== TEXT SHOWN

I finished reading ‘The Sympathizer’ this evening, and I am struggling to process the last couple of chapters. Before I talk about what bothered me, I would like to state for the record that I found the book enlightening, and this is my first ‘Vietnam War Novel’, which I learnt is a genre by itself. The book made me look up, and read more about the Vietnam War, the fall of Saigon, and the draconian acts committed by all sides. Perhaps, the narrator would agree with me for including the expression ‘...by all sides’. The book was what the synopsis promised. In parts, it was a comedy, and in many parts, it was a tragedy. The writing burned with the fire of creativity. Until I started reading the last few chapters, I almost had no complaints. But what bothered me almost at the end was how a rape was written.

====

» WRITTEN PROBLEM 1
Translate this sentence from the book reflection into Spanish: "The writing burned with the fire of creativity."
» WRITTEN PROBLEM 2
Reproduce the book reflection word for word, from "I finished reading" up to and including "rape was written.".

== ENTRIES SUPPLIED

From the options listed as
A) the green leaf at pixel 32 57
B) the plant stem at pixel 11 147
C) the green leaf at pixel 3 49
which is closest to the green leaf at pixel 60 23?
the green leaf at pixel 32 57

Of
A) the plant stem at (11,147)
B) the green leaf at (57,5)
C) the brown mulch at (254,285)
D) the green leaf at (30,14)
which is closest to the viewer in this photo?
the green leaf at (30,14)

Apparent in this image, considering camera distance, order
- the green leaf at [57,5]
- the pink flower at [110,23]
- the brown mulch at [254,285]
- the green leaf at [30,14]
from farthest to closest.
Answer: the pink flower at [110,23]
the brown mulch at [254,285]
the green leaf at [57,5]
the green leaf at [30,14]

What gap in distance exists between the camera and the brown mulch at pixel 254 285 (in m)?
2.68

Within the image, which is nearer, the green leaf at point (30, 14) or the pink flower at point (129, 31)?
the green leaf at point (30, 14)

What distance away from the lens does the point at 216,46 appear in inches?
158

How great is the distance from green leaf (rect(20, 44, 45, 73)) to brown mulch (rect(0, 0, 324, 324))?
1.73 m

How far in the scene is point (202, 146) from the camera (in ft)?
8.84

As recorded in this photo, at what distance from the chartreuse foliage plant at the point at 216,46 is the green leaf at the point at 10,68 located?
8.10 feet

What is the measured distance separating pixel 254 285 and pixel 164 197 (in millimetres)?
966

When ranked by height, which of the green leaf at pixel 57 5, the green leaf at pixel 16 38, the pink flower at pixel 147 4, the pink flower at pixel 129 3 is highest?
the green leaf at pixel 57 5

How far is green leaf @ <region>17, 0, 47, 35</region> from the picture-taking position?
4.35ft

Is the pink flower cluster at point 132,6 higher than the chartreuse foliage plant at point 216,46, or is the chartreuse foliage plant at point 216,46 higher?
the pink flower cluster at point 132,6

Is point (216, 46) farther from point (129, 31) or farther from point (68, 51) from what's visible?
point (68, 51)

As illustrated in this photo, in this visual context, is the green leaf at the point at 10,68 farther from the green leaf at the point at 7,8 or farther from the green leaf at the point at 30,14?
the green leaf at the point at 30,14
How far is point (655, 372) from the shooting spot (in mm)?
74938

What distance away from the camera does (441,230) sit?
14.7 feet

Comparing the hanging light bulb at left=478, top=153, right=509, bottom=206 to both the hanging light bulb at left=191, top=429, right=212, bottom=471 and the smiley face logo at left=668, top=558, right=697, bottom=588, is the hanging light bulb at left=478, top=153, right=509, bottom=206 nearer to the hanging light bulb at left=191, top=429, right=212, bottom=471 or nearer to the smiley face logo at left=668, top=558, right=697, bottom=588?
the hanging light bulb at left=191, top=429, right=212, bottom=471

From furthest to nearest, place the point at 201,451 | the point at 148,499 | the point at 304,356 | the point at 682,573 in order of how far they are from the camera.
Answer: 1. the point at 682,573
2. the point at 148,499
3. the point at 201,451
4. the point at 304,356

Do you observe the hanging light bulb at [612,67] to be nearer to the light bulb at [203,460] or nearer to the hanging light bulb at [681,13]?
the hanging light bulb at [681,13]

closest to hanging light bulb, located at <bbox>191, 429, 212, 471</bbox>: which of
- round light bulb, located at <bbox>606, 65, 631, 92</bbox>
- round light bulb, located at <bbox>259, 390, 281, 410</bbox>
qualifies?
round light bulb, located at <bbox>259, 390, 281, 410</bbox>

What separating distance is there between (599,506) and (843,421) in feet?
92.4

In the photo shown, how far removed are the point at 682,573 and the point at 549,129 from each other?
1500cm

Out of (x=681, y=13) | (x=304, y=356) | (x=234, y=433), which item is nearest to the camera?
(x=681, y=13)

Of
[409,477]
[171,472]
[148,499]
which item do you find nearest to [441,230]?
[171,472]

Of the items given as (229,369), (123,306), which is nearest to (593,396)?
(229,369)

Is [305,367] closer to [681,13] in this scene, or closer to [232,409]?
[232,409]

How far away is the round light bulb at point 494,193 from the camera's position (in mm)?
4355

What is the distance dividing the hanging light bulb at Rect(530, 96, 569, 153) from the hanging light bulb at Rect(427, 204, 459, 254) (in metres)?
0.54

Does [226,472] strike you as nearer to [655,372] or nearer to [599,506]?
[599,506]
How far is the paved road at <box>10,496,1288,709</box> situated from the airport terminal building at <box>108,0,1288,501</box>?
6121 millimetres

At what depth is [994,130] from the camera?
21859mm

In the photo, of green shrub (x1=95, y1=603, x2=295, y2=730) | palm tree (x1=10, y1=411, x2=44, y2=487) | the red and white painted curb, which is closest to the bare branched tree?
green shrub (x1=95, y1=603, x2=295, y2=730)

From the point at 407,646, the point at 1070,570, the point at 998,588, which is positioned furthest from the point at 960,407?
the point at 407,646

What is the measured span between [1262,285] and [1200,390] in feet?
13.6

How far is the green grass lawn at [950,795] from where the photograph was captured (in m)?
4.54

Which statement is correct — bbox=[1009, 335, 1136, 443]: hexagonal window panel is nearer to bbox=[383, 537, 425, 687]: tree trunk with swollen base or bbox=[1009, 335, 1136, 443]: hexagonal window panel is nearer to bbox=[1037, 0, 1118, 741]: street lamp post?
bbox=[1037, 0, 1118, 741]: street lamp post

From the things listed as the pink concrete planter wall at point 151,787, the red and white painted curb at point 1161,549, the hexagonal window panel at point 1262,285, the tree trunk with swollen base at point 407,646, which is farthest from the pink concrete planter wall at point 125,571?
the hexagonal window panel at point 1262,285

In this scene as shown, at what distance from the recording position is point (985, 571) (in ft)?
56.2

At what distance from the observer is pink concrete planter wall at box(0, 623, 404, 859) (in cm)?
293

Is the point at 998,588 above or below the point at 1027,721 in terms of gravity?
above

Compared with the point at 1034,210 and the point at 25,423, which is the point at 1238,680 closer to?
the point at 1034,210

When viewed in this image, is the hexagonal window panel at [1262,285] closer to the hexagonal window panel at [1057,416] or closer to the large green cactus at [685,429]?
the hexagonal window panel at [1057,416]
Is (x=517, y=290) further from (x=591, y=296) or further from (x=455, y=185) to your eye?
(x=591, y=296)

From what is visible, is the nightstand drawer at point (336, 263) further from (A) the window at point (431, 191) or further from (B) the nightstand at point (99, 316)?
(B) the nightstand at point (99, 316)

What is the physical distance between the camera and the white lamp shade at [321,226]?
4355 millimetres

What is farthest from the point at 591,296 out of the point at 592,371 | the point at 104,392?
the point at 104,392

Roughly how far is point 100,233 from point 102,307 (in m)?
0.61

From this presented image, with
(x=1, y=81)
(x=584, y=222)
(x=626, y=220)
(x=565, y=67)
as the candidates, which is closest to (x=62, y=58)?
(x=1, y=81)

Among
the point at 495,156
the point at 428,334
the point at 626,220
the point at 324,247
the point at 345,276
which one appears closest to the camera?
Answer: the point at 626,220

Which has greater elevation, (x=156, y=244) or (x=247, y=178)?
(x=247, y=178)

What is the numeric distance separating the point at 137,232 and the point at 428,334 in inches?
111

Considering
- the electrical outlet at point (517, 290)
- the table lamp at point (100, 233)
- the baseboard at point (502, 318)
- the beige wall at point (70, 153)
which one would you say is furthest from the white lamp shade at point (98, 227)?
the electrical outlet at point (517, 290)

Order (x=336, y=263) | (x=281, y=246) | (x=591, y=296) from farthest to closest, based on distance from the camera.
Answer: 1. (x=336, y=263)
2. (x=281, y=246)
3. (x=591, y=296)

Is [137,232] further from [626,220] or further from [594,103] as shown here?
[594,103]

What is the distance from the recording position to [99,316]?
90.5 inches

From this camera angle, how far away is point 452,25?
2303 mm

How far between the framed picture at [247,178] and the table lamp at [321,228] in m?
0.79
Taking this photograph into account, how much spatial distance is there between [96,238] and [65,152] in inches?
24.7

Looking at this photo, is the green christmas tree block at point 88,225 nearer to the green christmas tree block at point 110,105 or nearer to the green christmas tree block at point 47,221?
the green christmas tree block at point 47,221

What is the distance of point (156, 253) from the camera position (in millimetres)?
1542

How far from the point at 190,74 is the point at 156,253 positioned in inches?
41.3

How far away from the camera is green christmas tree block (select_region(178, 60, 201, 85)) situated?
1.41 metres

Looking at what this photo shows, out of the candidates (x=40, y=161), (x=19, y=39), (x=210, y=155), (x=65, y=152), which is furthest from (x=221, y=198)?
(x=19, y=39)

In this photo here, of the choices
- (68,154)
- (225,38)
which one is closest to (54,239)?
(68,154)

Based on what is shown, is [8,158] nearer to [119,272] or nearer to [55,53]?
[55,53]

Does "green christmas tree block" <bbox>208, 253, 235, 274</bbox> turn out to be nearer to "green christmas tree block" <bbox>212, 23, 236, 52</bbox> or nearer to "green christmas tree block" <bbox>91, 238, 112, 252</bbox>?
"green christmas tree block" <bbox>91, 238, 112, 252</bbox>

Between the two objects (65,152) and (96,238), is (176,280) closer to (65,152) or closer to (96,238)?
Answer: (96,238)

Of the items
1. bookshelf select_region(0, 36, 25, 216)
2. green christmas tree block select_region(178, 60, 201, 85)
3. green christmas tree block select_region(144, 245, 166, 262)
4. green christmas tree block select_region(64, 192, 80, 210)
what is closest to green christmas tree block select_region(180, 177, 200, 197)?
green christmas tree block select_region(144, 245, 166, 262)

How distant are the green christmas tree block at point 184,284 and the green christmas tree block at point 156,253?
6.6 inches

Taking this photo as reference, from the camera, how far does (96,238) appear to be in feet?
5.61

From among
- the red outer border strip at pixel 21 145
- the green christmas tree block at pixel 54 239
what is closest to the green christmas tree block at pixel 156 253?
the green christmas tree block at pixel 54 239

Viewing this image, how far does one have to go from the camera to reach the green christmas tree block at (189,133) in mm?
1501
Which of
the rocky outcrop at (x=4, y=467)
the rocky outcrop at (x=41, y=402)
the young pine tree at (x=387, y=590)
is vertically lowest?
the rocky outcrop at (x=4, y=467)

====

» WORKED SOLUTION 1
La escritura ardía con el fuego de la creatividad.

» WORKED SOLUTION 2
I finished reading ‘The Sympathizer’ this evening, and I am struggling to process the last couple of chapters. Before I talk about what bothered me, I would like to state for the record that I found the book enlightening, and this is my first ‘Vietnam War Novel’, which I learnt is a genre by itself. The book made me look up, and read more about the Vietnam War, the fall of Saigon, and the draconian acts committed by all sides. Perhaps, the narrator would agree with me for including the expression ‘...by all sides’. The book was what the synopsis promised. In parts, it was a comedy, and in many parts, it was a tragedy. The writing burned with the fire of creativity. Until I started reading the last few chapters, I almost had no complaints. But what bothered me almost at the end was how a rape was written.